L'Assommoir

L'Assommoir (paragraphe n°1763)

Partie : Préface de l'auteur, chapitre X

Bibi-la-Grillade se leva pour aller lui chercher un verre d'anisette. Elle approcha sa chaise, elle s'attabla. Pendant qu'elle sirotait son anisette, elle eut tout d'un coup un souvenir, elle se rappela la prune qu'elle avait mangée avec Coupeau, jadis, près de la porte, lorsqu'il lui faisait la cour. En ce temps-là, elle laissait la sauce des fruits à l'eau-de-vie. Et, maintenant, voici qu'elle seremettait aux liqueurs. Oh ! elle se connaissait, elle n'avait pas pour deux liards de volonté. On n'aurait eu qu'à lui donner une chiquenaude sur les reins pour l'envoyer faire une culbute dans la boisson. Même ça lui semblait très bon, l'anisette, peut-être un peu trop doux, un peu écœurant. Et elle suçait son verre, en écoutant Bec-Salé, dit Boit-sans-Soif, raconter sa liaison avec la grosse Eulalie, celle qui vendait du poisson dans la rue, une femme rudement maligne, une particulière qui le flairait chez les marchands de vin, tout en poussant sa voiture, le long des trottoirs ; les camarades avaient beau l'avertir et le cacher, elle le pinçait souvent, elle lui avait même, la veille, envoyé une limande par la figure, pour lui apprendre à manquer l'atelier.

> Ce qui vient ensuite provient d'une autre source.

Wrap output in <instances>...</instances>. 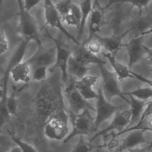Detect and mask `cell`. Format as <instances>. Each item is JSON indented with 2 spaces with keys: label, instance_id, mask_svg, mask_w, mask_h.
Here are the masks:
<instances>
[{
  "label": "cell",
  "instance_id": "6da1fadb",
  "mask_svg": "<svg viewBox=\"0 0 152 152\" xmlns=\"http://www.w3.org/2000/svg\"><path fill=\"white\" fill-rule=\"evenodd\" d=\"M68 114L72 129L64 140V143H67L75 136H90L97 130L95 125V117L91 115L90 110L86 109L78 114L68 111Z\"/></svg>",
  "mask_w": 152,
  "mask_h": 152
},
{
  "label": "cell",
  "instance_id": "7a4b0ae2",
  "mask_svg": "<svg viewBox=\"0 0 152 152\" xmlns=\"http://www.w3.org/2000/svg\"><path fill=\"white\" fill-rule=\"evenodd\" d=\"M68 114L62 109L50 115L44 125V134L48 138L61 140L67 137L69 132Z\"/></svg>",
  "mask_w": 152,
  "mask_h": 152
},
{
  "label": "cell",
  "instance_id": "3957f363",
  "mask_svg": "<svg viewBox=\"0 0 152 152\" xmlns=\"http://www.w3.org/2000/svg\"><path fill=\"white\" fill-rule=\"evenodd\" d=\"M19 7V23L17 27V32L22 39L34 41L37 44L42 43L39 36L38 24L35 18L24 8L23 1H17Z\"/></svg>",
  "mask_w": 152,
  "mask_h": 152
},
{
  "label": "cell",
  "instance_id": "277c9868",
  "mask_svg": "<svg viewBox=\"0 0 152 152\" xmlns=\"http://www.w3.org/2000/svg\"><path fill=\"white\" fill-rule=\"evenodd\" d=\"M44 35L54 42L56 50V58L54 65L49 69L50 73H53L56 69H60L62 73V80L63 84L67 83L68 81L67 64L68 60L72 56V49L69 45L60 39L53 37L49 31L45 28Z\"/></svg>",
  "mask_w": 152,
  "mask_h": 152
},
{
  "label": "cell",
  "instance_id": "5b68a950",
  "mask_svg": "<svg viewBox=\"0 0 152 152\" xmlns=\"http://www.w3.org/2000/svg\"><path fill=\"white\" fill-rule=\"evenodd\" d=\"M98 66L102 76V80L100 83L106 99L111 102L113 98L115 96L120 97L127 104H130V101L124 96L121 91L117 75L115 72L109 71L105 66V65Z\"/></svg>",
  "mask_w": 152,
  "mask_h": 152
},
{
  "label": "cell",
  "instance_id": "8992f818",
  "mask_svg": "<svg viewBox=\"0 0 152 152\" xmlns=\"http://www.w3.org/2000/svg\"><path fill=\"white\" fill-rule=\"evenodd\" d=\"M44 15H45V24L42 28L47 26H49L51 28H56L62 32L69 40L72 41L75 45L80 46L82 43L79 40L76 39L66 30L63 26L62 19L56 9V6L50 0H46L44 1Z\"/></svg>",
  "mask_w": 152,
  "mask_h": 152
},
{
  "label": "cell",
  "instance_id": "52a82bcc",
  "mask_svg": "<svg viewBox=\"0 0 152 152\" xmlns=\"http://www.w3.org/2000/svg\"><path fill=\"white\" fill-rule=\"evenodd\" d=\"M64 95L69 103L68 111L75 114L80 113L86 109L96 112V108L83 97L76 88L74 82H72L65 88Z\"/></svg>",
  "mask_w": 152,
  "mask_h": 152
},
{
  "label": "cell",
  "instance_id": "ba28073f",
  "mask_svg": "<svg viewBox=\"0 0 152 152\" xmlns=\"http://www.w3.org/2000/svg\"><path fill=\"white\" fill-rule=\"evenodd\" d=\"M98 97L97 99L96 113L95 117V125L97 129L101 124L110 119L118 112L121 106L112 104L107 101L103 94L102 87L100 83L98 89Z\"/></svg>",
  "mask_w": 152,
  "mask_h": 152
},
{
  "label": "cell",
  "instance_id": "9c48e42d",
  "mask_svg": "<svg viewBox=\"0 0 152 152\" xmlns=\"http://www.w3.org/2000/svg\"><path fill=\"white\" fill-rule=\"evenodd\" d=\"M56 58V50L55 46L46 48L42 43L37 44L35 53L26 62L33 70L39 66H48L55 64Z\"/></svg>",
  "mask_w": 152,
  "mask_h": 152
},
{
  "label": "cell",
  "instance_id": "30bf717a",
  "mask_svg": "<svg viewBox=\"0 0 152 152\" xmlns=\"http://www.w3.org/2000/svg\"><path fill=\"white\" fill-rule=\"evenodd\" d=\"M30 41L21 39L20 44L15 52L13 54L8 64L3 76L0 81V96H7V85L10 75V71L16 65L22 62L26 48Z\"/></svg>",
  "mask_w": 152,
  "mask_h": 152
},
{
  "label": "cell",
  "instance_id": "8fae6325",
  "mask_svg": "<svg viewBox=\"0 0 152 152\" xmlns=\"http://www.w3.org/2000/svg\"><path fill=\"white\" fill-rule=\"evenodd\" d=\"M106 8L101 7L97 1L94 2L92 10L88 19V38L82 43L83 46H86L90 42L92 38L95 37L97 32H99L103 26L107 24L105 21L104 10Z\"/></svg>",
  "mask_w": 152,
  "mask_h": 152
},
{
  "label": "cell",
  "instance_id": "7c38bea8",
  "mask_svg": "<svg viewBox=\"0 0 152 152\" xmlns=\"http://www.w3.org/2000/svg\"><path fill=\"white\" fill-rule=\"evenodd\" d=\"M132 113L131 109L123 112L118 111L114 115L113 118L110 124L105 129L96 133L93 137L90 140V142H92L99 136H104L110 132L118 131L120 133L128 128L130 122Z\"/></svg>",
  "mask_w": 152,
  "mask_h": 152
},
{
  "label": "cell",
  "instance_id": "4fadbf2b",
  "mask_svg": "<svg viewBox=\"0 0 152 152\" xmlns=\"http://www.w3.org/2000/svg\"><path fill=\"white\" fill-rule=\"evenodd\" d=\"M143 36L133 38L129 43L124 44V47L126 48L129 55L128 67L129 69L143 58L144 54L146 53L143 44Z\"/></svg>",
  "mask_w": 152,
  "mask_h": 152
},
{
  "label": "cell",
  "instance_id": "5bb4252c",
  "mask_svg": "<svg viewBox=\"0 0 152 152\" xmlns=\"http://www.w3.org/2000/svg\"><path fill=\"white\" fill-rule=\"evenodd\" d=\"M130 32V30H128L120 34H113L107 37H100L96 34L95 37L101 46L104 47L109 53L114 56L121 50L122 47H124V44L122 43V41Z\"/></svg>",
  "mask_w": 152,
  "mask_h": 152
},
{
  "label": "cell",
  "instance_id": "9a60e30c",
  "mask_svg": "<svg viewBox=\"0 0 152 152\" xmlns=\"http://www.w3.org/2000/svg\"><path fill=\"white\" fill-rule=\"evenodd\" d=\"M72 56L79 63L87 66L91 64L105 65L107 64L106 61H104L98 57L96 55L91 53L88 50L86 46L82 44L80 46L75 45V47L72 48Z\"/></svg>",
  "mask_w": 152,
  "mask_h": 152
},
{
  "label": "cell",
  "instance_id": "2e32d148",
  "mask_svg": "<svg viewBox=\"0 0 152 152\" xmlns=\"http://www.w3.org/2000/svg\"><path fill=\"white\" fill-rule=\"evenodd\" d=\"M97 80V78L93 75H87L78 81H75V87L86 100L97 99L98 94L96 93L92 87Z\"/></svg>",
  "mask_w": 152,
  "mask_h": 152
},
{
  "label": "cell",
  "instance_id": "e0dca14e",
  "mask_svg": "<svg viewBox=\"0 0 152 152\" xmlns=\"http://www.w3.org/2000/svg\"><path fill=\"white\" fill-rule=\"evenodd\" d=\"M146 132L143 130H134L130 132L125 138L122 139L119 152H123L126 150L134 148L143 144H150L145 136Z\"/></svg>",
  "mask_w": 152,
  "mask_h": 152
},
{
  "label": "cell",
  "instance_id": "ac0fdd59",
  "mask_svg": "<svg viewBox=\"0 0 152 152\" xmlns=\"http://www.w3.org/2000/svg\"><path fill=\"white\" fill-rule=\"evenodd\" d=\"M10 75L14 81L27 83L31 80V67L26 61L20 62L10 71Z\"/></svg>",
  "mask_w": 152,
  "mask_h": 152
},
{
  "label": "cell",
  "instance_id": "d6986e66",
  "mask_svg": "<svg viewBox=\"0 0 152 152\" xmlns=\"http://www.w3.org/2000/svg\"><path fill=\"white\" fill-rule=\"evenodd\" d=\"M130 98L131 111L132 115L131 118L130 122L128 128H130L131 126L134 124L138 123L140 119V116L145 109L147 105L151 100H140L137 99L135 98L134 97L131 96H129Z\"/></svg>",
  "mask_w": 152,
  "mask_h": 152
},
{
  "label": "cell",
  "instance_id": "ffe728a7",
  "mask_svg": "<svg viewBox=\"0 0 152 152\" xmlns=\"http://www.w3.org/2000/svg\"><path fill=\"white\" fill-rule=\"evenodd\" d=\"M102 55L109 60L115 72L118 76L119 81H122L124 79L128 78H135L131 74V70L129 69V67L116 61L114 56L110 53H105L104 52H102Z\"/></svg>",
  "mask_w": 152,
  "mask_h": 152
},
{
  "label": "cell",
  "instance_id": "44dd1931",
  "mask_svg": "<svg viewBox=\"0 0 152 152\" xmlns=\"http://www.w3.org/2000/svg\"><path fill=\"white\" fill-rule=\"evenodd\" d=\"M91 68L77 62L72 55L68 60L67 72L80 80L85 76L88 71Z\"/></svg>",
  "mask_w": 152,
  "mask_h": 152
},
{
  "label": "cell",
  "instance_id": "7402d4cb",
  "mask_svg": "<svg viewBox=\"0 0 152 152\" xmlns=\"http://www.w3.org/2000/svg\"><path fill=\"white\" fill-rule=\"evenodd\" d=\"M104 143L101 145L102 148H105L111 152H119L122 140L118 138L113 131L109 134L104 135Z\"/></svg>",
  "mask_w": 152,
  "mask_h": 152
},
{
  "label": "cell",
  "instance_id": "603a6c76",
  "mask_svg": "<svg viewBox=\"0 0 152 152\" xmlns=\"http://www.w3.org/2000/svg\"><path fill=\"white\" fill-rule=\"evenodd\" d=\"M80 6L81 10L82 18L80 28L78 30L79 39L81 38L83 34L85 24L88 19L92 9L91 1L90 0L81 1L80 2Z\"/></svg>",
  "mask_w": 152,
  "mask_h": 152
},
{
  "label": "cell",
  "instance_id": "cb8c5ba5",
  "mask_svg": "<svg viewBox=\"0 0 152 152\" xmlns=\"http://www.w3.org/2000/svg\"><path fill=\"white\" fill-rule=\"evenodd\" d=\"M152 25V17L149 15L147 16H139V18L135 19L132 23V28L131 31H135L137 32L136 34H139L145 31V29Z\"/></svg>",
  "mask_w": 152,
  "mask_h": 152
},
{
  "label": "cell",
  "instance_id": "d4e9b609",
  "mask_svg": "<svg viewBox=\"0 0 152 152\" xmlns=\"http://www.w3.org/2000/svg\"><path fill=\"white\" fill-rule=\"evenodd\" d=\"M138 130L145 132L152 131V115L146 117L143 121L138 123L134 127L127 128L121 132L115 133V134L117 136H120L126 132Z\"/></svg>",
  "mask_w": 152,
  "mask_h": 152
},
{
  "label": "cell",
  "instance_id": "484cf974",
  "mask_svg": "<svg viewBox=\"0 0 152 152\" xmlns=\"http://www.w3.org/2000/svg\"><path fill=\"white\" fill-rule=\"evenodd\" d=\"M124 95L136 97L140 100H145L152 99V88L151 87L139 88L130 92H123Z\"/></svg>",
  "mask_w": 152,
  "mask_h": 152
},
{
  "label": "cell",
  "instance_id": "4316f807",
  "mask_svg": "<svg viewBox=\"0 0 152 152\" xmlns=\"http://www.w3.org/2000/svg\"><path fill=\"white\" fill-rule=\"evenodd\" d=\"M101 148V145H95L91 142L85 141L83 136H80L77 144L73 147L71 152H92L96 148Z\"/></svg>",
  "mask_w": 152,
  "mask_h": 152
},
{
  "label": "cell",
  "instance_id": "83f0119b",
  "mask_svg": "<svg viewBox=\"0 0 152 152\" xmlns=\"http://www.w3.org/2000/svg\"><path fill=\"white\" fill-rule=\"evenodd\" d=\"M72 4V1L63 0L58 1L55 6L63 23L64 22L66 17L71 13Z\"/></svg>",
  "mask_w": 152,
  "mask_h": 152
},
{
  "label": "cell",
  "instance_id": "f1b7e54d",
  "mask_svg": "<svg viewBox=\"0 0 152 152\" xmlns=\"http://www.w3.org/2000/svg\"><path fill=\"white\" fill-rule=\"evenodd\" d=\"M13 91L10 96H8L7 99V107L10 114L18 117V103L16 98V87L14 86L13 88Z\"/></svg>",
  "mask_w": 152,
  "mask_h": 152
},
{
  "label": "cell",
  "instance_id": "f546056e",
  "mask_svg": "<svg viewBox=\"0 0 152 152\" xmlns=\"http://www.w3.org/2000/svg\"><path fill=\"white\" fill-rule=\"evenodd\" d=\"M8 132L10 134L12 140L20 148L22 152H37L32 145L23 141L20 138L16 136L14 132L8 131Z\"/></svg>",
  "mask_w": 152,
  "mask_h": 152
},
{
  "label": "cell",
  "instance_id": "4dcf8cb0",
  "mask_svg": "<svg viewBox=\"0 0 152 152\" xmlns=\"http://www.w3.org/2000/svg\"><path fill=\"white\" fill-rule=\"evenodd\" d=\"M152 2V1H118V2L123 3H129L131 4L130 10L133 8L137 7L139 10V16H142V10L145 8L146 10L147 15H149L148 10V6L150 3Z\"/></svg>",
  "mask_w": 152,
  "mask_h": 152
},
{
  "label": "cell",
  "instance_id": "1f68e13d",
  "mask_svg": "<svg viewBox=\"0 0 152 152\" xmlns=\"http://www.w3.org/2000/svg\"><path fill=\"white\" fill-rule=\"evenodd\" d=\"M45 66H39L33 70L31 78L33 80L42 82L47 80V68Z\"/></svg>",
  "mask_w": 152,
  "mask_h": 152
},
{
  "label": "cell",
  "instance_id": "d6a6232c",
  "mask_svg": "<svg viewBox=\"0 0 152 152\" xmlns=\"http://www.w3.org/2000/svg\"><path fill=\"white\" fill-rule=\"evenodd\" d=\"M9 42L7 35L4 30L2 29L0 31V50L1 55L6 53L8 50Z\"/></svg>",
  "mask_w": 152,
  "mask_h": 152
},
{
  "label": "cell",
  "instance_id": "836d02e7",
  "mask_svg": "<svg viewBox=\"0 0 152 152\" xmlns=\"http://www.w3.org/2000/svg\"><path fill=\"white\" fill-rule=\"evenodd\" d=\"M70 13L76 18L80 25V27L82 18L81 10L80 7H79L78 5L75 4V3H72V7H71V13Z\"/></svg>",
  "mask_w": 152,
  "mask_h": 152
},
{
  "label": "cell",
  "instance_id": "e575fe53",
  "mask_svg": "<svg viewBox=\"0 0 152 152\" xmlns=\"http://www.w3.org/2000/svg\"><path fill=\"white\" fill-rule=\"evenodd\" d=\"M24 8L26 11L30 13L32 9L34 8L40 2L39 0H26L23 1Z\"/></svg>",
  "mask_w": 152,
  "mask_h": 152
},
{
  "label": "cell",
  "instance_id": "d590c367",
  "mask_svg": "<svg viewBox=\"0 0 152 152\" xmlns=\"http://www.w3.org/2000/svg\"><path fill=\"white\" fill-rule=\"evenodd\" d=\"M151 115H152V99L149 101V103L145 107L138 122L141 121L145 118Z\"/></svg>",
  "mask_w": 152,
  "mask_h": 152
},
{
  "label": "cell",
  "instance_id": "8d00e7d4",
  "mask_svg": "<svg viewBox=\"0 0 152 152\" xmlns=\"http://www.w3.org/2000/svg\"><path fill=\"white\" fill-rule=\"evenodd\" d=\"M101 47V45L98 42H94L89 43L87 48L91 53L96 55L99 53Z\"/></svg>",
  "mask_w": 152,
  "mask_h": 152
},
{
  "label": "cell",
  "instance_id": "74e56055",
  "mask_svg": "<svg viewBox=\"0 0 152 152\" xmlns=\"http://www.w3.org/2000/svg\"><path fill=\"white\" fill-rule=\"evenodd\" d=\"M64 22H66L68 26H75L78 30L80 28V25L78 21L71 13L66 17Z\"/></svg>",
  "mask_w": 152,
  "mask_h": 152
},
{
  "label": "cell",
  "instance_id": "f35d334b",
  "mask_svg": "<svg viewBox=\"0 0 152 152\" xmlns=\"http://www.w3.org/2000/svg\"><path fill=\"white\" fill-rule=\"evenodd\" d=\"M130 73L135 77V79H137V80H139L140 81L148 84V85H149L151 87V88H152V80L146 79V78L143 77L142 75H140L134 72H132V71H130Z\"/></svg>",
  "mask_w": 152,
  "mask_h": 152
},
{
  "label": "cell",
  "instance_id": "ab89813d",
  "mask_svg": "<svg viewBox=\"0 0 152 152\" xmlns=\"http://www.w3.org/2000/svg\"><path fill=\"white\" fill-rule=\"evenodd\" d=\"M144 48L147 56L144 60L151 66V71L152 72V49H150L144 45Z\"/></svg>",
  "mask_w": 152,
  "mask_h": 152
},
{
  "label": "cell",
  "instance_id": "60d3db41",
  "mask_svg": "<svg viewBox=\"0 0 152 152\" xmlns=\"http://www.w3.org/2000/svg\"><path fill=\"white\" fill-rule=\"evenodd\" d=\"M150 149L148 146L146 147L141 148L138 146L134 148H131L128 150L129 152H148Z\"/></svg>",
  "mask_w": 152,
  "mask_h": 152
},
{
  "label": "cell",
  "instance_id": "b9f144b4",
  "mask_svg": "<svg viewBox=\"0 0 152 152\" xmlns=\"http://www.w3.org/2000/svg\"><path fill=\"white\" fill-rule=\"evenodd\" d=\"M152 34V27L149 29V30H147L139 34H135L133 36V38H137V37H140V36H144L147 34Z\"/></svg>",
  "mask_w": 152,
  "mask_h": 152
},
{
  "label": "cell",
  "instance_id": "7bdbcfd3",
  "mask_svg": "<svg viewBox=\"0 0 152 152\" xmlns=\"http://www.w3.org/2000/svg\"><path fill=\"white\" fill-rule=\"evenodd\" d=\"M10 152H22V151H21V149H20V148L19 147L17 146L14 147L12 148H11V150H10Z\"/></svg>",
  "mask_w": 152,
  "mask_h": 152
},
{
  "label": "cell",
  "instance_id": "ee69618b",
  "mask_svg": "<svg viewBox=\"0 0 152 152\" xmlns=\"http://www.w3.org/2000/svg\"><path fill=\"white\" fill-rule=\"evenodd\" d=\"M152 142H151V143H150V145H148V148H149V149H151V148H152Z\"/></svg>",
  "mask_w": 152,
  "mask_h": 152
},
{
  "label": "cell",
  "instance_id": "f6af8a7d",
  "mask_svg": "<svg viewBox=\"0 0 152 152\" xmlns=\"http://www.w3.org/2000/svg\"><path fill=\"white\" fill-rule=\"evenodd\" d=\"M97 152H99V149H97Z\"/></svg>",
  "mask_w": 152,
  "mask_h": 152
},
{
  "label": "cell",
  "instance_id": "bcb514c9",
  "mask_svg": "<svg viewBox=\"0 0 152 152\" xmlns=\"http://www.w3.org/2000/svg\"><path fill=\"white\" fill-rule=\"evenodd\" d=\"M151 150H152V148H151Z\"/></svg>",
  "mask_w": 152,
  "mask_h": 152
}]
</instances>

Par exemple, ça, c'était drôle. Bibi-la-Grillade et Mes-Bottes, les côtes crevées de rire, appliquaient des claques sur les épaules de Gervaise, qui rigolait enfin, comme chatouillée et malgré elle ; et ils lui conseillaient d'imiter la grosse Eulalie, d'apporter ses fers et de repasser les oreilles de Coupeau sur le zinc des mastroquets.